▶ Required work: From the line containing "How much spatial" down to the last line of the material, return those lines verbatim and only those.

>> start Data provided

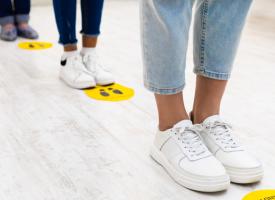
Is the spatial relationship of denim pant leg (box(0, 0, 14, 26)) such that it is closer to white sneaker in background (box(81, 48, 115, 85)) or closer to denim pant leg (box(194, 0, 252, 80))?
white sneaker in background (box(81, 48, 115, 85))

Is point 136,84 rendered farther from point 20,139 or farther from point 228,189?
point 228,189

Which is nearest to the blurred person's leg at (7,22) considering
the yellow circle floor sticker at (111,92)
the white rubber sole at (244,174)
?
the yellow circle floor sticker at (111,92)

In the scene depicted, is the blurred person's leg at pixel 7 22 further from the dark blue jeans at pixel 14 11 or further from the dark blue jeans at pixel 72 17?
the dark blue jeans at pixel 72 17

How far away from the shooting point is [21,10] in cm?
200

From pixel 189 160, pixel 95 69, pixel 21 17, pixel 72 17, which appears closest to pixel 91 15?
pixel 72 17

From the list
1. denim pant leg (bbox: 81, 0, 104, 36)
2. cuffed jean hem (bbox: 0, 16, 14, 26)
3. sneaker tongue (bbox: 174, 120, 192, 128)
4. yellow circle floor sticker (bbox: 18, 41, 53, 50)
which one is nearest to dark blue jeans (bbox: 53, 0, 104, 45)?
denim pant leg (bbox: 81, 0, 104, 36)

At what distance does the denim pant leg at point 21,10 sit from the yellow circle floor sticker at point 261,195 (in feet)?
5.21

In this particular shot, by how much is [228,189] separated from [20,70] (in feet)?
3.38

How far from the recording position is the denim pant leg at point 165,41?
75 cm

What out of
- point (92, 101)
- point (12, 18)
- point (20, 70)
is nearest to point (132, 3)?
point (12, 18)

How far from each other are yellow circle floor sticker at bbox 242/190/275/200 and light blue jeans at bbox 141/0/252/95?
253 mm

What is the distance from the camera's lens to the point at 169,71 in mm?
786

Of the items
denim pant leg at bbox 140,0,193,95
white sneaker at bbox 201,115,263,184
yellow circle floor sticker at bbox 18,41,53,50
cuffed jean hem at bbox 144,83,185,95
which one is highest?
denim pant leg at bbox 140,0,193,95

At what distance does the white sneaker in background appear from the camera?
4.55 ft
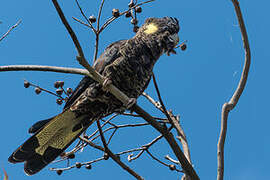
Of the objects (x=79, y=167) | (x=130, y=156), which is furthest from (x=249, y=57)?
(x=79, y=167)

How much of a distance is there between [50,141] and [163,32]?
158 centimetres

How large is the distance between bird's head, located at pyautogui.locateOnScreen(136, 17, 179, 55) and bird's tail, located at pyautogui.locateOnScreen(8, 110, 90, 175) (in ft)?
3.46

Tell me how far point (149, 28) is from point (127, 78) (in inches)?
27.3

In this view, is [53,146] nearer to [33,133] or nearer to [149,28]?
Result: [33,133]

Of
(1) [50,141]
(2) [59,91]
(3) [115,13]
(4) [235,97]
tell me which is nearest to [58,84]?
(2) [59,91]

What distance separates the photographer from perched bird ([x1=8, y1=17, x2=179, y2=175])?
289 centimetres

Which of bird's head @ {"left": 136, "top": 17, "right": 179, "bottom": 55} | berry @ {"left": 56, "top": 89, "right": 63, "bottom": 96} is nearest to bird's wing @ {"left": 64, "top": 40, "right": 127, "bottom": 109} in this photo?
berry @ {"left": 56, "top": 89, "right": 63, "bottom": 96}

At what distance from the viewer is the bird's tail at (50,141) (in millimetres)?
2812

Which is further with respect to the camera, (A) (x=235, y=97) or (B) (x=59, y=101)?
(B) (x=59, y=101)

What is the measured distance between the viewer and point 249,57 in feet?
8.08

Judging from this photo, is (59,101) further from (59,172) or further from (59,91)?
(59,172)

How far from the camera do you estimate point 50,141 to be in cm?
302

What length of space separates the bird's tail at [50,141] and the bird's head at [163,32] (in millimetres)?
1054

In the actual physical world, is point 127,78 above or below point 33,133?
above
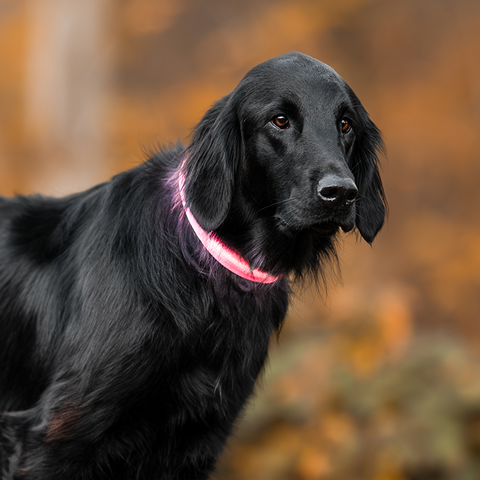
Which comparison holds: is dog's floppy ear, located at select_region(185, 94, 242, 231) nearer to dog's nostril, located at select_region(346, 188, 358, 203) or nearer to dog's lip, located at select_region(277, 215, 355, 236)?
dog's lip, located at select_region(277, 215, 355, 236)

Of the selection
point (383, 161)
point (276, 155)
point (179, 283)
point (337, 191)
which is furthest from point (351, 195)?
point (383, 161)

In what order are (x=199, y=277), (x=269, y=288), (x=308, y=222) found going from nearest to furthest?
(x=308, y=222) → (x=199, y=277) → (x=269, y=288)

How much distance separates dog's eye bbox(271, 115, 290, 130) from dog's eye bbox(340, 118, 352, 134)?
0.26 meters

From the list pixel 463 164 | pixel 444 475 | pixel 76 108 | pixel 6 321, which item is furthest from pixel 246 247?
pixel 463 164

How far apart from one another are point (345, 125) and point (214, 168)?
598 mm

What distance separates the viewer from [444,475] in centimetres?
402

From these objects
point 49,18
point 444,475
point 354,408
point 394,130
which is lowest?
point 444,475

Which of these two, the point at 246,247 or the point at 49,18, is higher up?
the point at 49,18

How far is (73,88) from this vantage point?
6.14m

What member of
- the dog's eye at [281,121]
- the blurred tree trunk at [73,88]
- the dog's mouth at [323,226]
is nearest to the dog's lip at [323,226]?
A: the dog's mouth at [323,226]

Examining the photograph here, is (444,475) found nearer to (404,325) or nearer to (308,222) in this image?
(404,325)

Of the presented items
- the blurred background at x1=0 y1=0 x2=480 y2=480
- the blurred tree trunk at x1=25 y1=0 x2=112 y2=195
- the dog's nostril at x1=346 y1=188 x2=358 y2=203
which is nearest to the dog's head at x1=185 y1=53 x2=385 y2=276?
the dog's nostril at x1=346 y1=188 x2=358 y2=203

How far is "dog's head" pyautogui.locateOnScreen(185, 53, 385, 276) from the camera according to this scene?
2236 millimetres

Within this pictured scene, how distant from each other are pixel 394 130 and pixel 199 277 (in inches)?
263
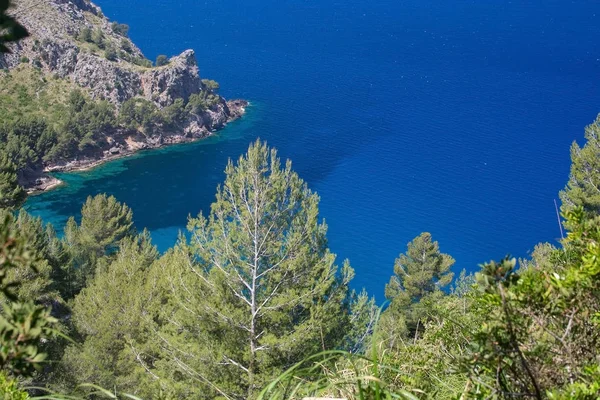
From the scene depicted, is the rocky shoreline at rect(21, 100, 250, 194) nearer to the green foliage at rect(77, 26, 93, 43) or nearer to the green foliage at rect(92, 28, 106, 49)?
the green foliage at rect(92, 28, 106, 49)

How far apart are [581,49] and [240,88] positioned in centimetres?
4547

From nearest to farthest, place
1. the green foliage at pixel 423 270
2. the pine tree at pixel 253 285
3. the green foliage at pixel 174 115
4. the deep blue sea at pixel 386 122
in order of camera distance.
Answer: the pine tree at pixel 253 285
the green foliage at pixel 423 270
the deep blue sea at pixel 386 122
the green foliage at pixel 174 115

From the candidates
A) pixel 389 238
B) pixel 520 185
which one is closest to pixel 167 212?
pixel 389 238

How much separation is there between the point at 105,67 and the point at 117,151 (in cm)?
956

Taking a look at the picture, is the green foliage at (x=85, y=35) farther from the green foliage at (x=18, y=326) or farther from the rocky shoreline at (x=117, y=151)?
the green foliage at (x=18, y=326)

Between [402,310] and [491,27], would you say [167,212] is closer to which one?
[402,310]

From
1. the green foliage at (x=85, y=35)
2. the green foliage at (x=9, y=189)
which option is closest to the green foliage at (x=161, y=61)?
the green foliage at (x=85, y=35)

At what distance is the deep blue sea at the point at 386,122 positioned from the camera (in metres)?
36.7

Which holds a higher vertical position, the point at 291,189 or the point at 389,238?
the point at 389,238

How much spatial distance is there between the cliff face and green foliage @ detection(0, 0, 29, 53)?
49889 mm

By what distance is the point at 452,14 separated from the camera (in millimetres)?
93000

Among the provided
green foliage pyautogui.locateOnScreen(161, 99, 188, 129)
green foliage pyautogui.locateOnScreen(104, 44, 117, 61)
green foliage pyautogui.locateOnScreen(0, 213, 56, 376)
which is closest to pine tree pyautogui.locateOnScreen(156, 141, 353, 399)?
green foliage pyautogui.locateOnScreen(0, 213, 56, 376)

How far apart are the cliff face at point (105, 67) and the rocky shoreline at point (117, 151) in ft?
0.87

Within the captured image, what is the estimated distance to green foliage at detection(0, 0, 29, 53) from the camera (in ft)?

>> end Data provided

▶ Full solution:
How much spatial distance is there between the cliff face and green foliage @ detection(0, 0, 29, 53)?
49889 mm

By what distance is the point at 452,14 separated from the camera (in millimetres)?
93000

Among the provided
green foliage pyautogui.locateOnScreen(161, 99, 188, 129)
green foliage pyautogui.locateOnScreen(104, 44, 117, 61)
green foliage pyautogui.locateOnScreen(0, 213, 56, 376)
which is closest to pine tree pyautogui.locateOnScreen(156, 141, 353, 399)?
green foliage pyautogui.locateOnScreen(0, 213, 56, 376)

How far apart are the cliff face at point (105, 67) and the rocky shoreline at point (117, 151) in ft?
0.87

Within the captured image, what is the estimated distance to green foliage at detection(0, 0, 29, 53) from the camera (in ft)?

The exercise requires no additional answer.